TEXT BLOCK section start

Situations like this where latency is large tend to reduce the
efficiency of a distributed computing environment.
[0022] Moreover, the heavy exchange of data between multiple
processors demands a large amount of available memory to store the
data. An electrodynamic simulation, for instance, typically
requires tens of thousands of gigabytes of available memory. Thus
setting up and managing of a distributed computing environment is
difficult, expensive, time consuming, and complex for
non-embarrassingly parallel problems; writing efficient,
distributed code is extremely difficult, partially because of a
lack of integrated tools or an environment for writing distributed
code.
SUMMARY OF THE INVENTION
[0023] The present invention provides a method and apparatus for
heterogeneous distributed computation. According to one or more
embodiments, a semi-automatic process for setting up a distributed
computing environment is used. Each problem that the distributed
computing system must handle is described as an n-dimensional
Cartesian field. The computational and memory resources needed by
the computing system are mapped in a monotonic fashion to a
Cartesian field.
[0024] In one embodiment, a domain decomposition is performed where
an n-dimensional space is partitioned between machines. Each
machine communicates with the others. In one embodiment, a special
sub-class of the domain decomposition is chosen having the property
that it is simple to load balance. In one embodiment, the
distributed computing environment comprises a master and multiple
slaves. The master is responsible for load balancing and control
code. The slaves are responsible for the actual computations and
storing the computation data.
[0025] In one embodiment, the domain of slaves is divided by the
master by splitting it into a binary tree and the domains are
dynamically sub-divided by a recursive process, which attempts to
keep all processors in a shared memory space in the same sub-group
until a subgroup consists of only processors in a shared memory
space. The recursion continues until each group has only one
processor. As computations proceed the regions change in the time
required to complete their tasks. Periodically, the regions are
load balanced so that each region will end its calculations at a
similar time. In one embodiment, this is achieved by load balancing
the binary tree.
BRIEF DESCRIPTION OF THE DRAWINGS
[0026] These and other features, aspects and advantages of the
present invention will become better understood with regard to the
following description, appended claims and accompanying drawings
where:
[0027] FIG. 1 provides a master-slave configuration according to an
embodiment of the present invention.

TEXT BLOCK section end

- **ABOUT THIS TASK**: Resume the patent passage on distributed computing from the point where it stops.

GIVEN DATA section start

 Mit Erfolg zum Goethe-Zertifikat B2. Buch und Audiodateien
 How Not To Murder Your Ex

GIVEN DATA section end
GIVEN DATA section start

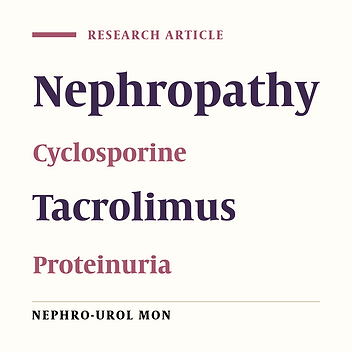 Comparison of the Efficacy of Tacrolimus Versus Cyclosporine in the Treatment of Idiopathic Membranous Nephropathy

GIVEN DATA section end

- **RESULT OF THE TASK**:
[0028] FIG. 2 shows heterogeneous distributed computation according
to an embodiment of the present invention.
[0029] FIG. 3 shows heterogeneous distributed computation according
to an embodiment of the present invention.
[0030] FIG. 4 shows heterogeneous distributed computation utilizing
shared memory space according to an embodiment of the present
invention.
[0031] FIG. 5 shows heterogeneous distributed computation using a
binary tree according to an embodiment of the present
invention.
[0032] FIG. 6 shows haw a two-dimensional computation domain might
be partitioned by an embodiment of the present invention.
[0033] FIG. 7 shows dynamic load balancing according to an
embodiment of the present invention.
[0034] FIG. 8 shows an embodiment of a computer execution
environment.
[0035] FIG. 9 shows domain partitioning according to an embodiment
of the present invention.
DETAILED DESCRIPTION OF THE INVENTION
[0036] The invention is a method and apparatus for heterogeneous
distributed computation. In the following description, numerous
specific details are set forth to provide a more thorough
description of embodiments of the invention. It is apparent,
however, to one skilled in the art, that the invention may be
practiced without these specific details. In other instances, well
known features have not been described in detail so as not to
obscure the invention.
[0037] Master and Slave Nodes
[0038] According to one embodiment of the present invention,
multiple computers are connected. One computer is designated as the
master, the rest are designated as slaves. All control code and
load balancing is performed by the master. All of the computations
and storing of the computation data is performed by the slaves.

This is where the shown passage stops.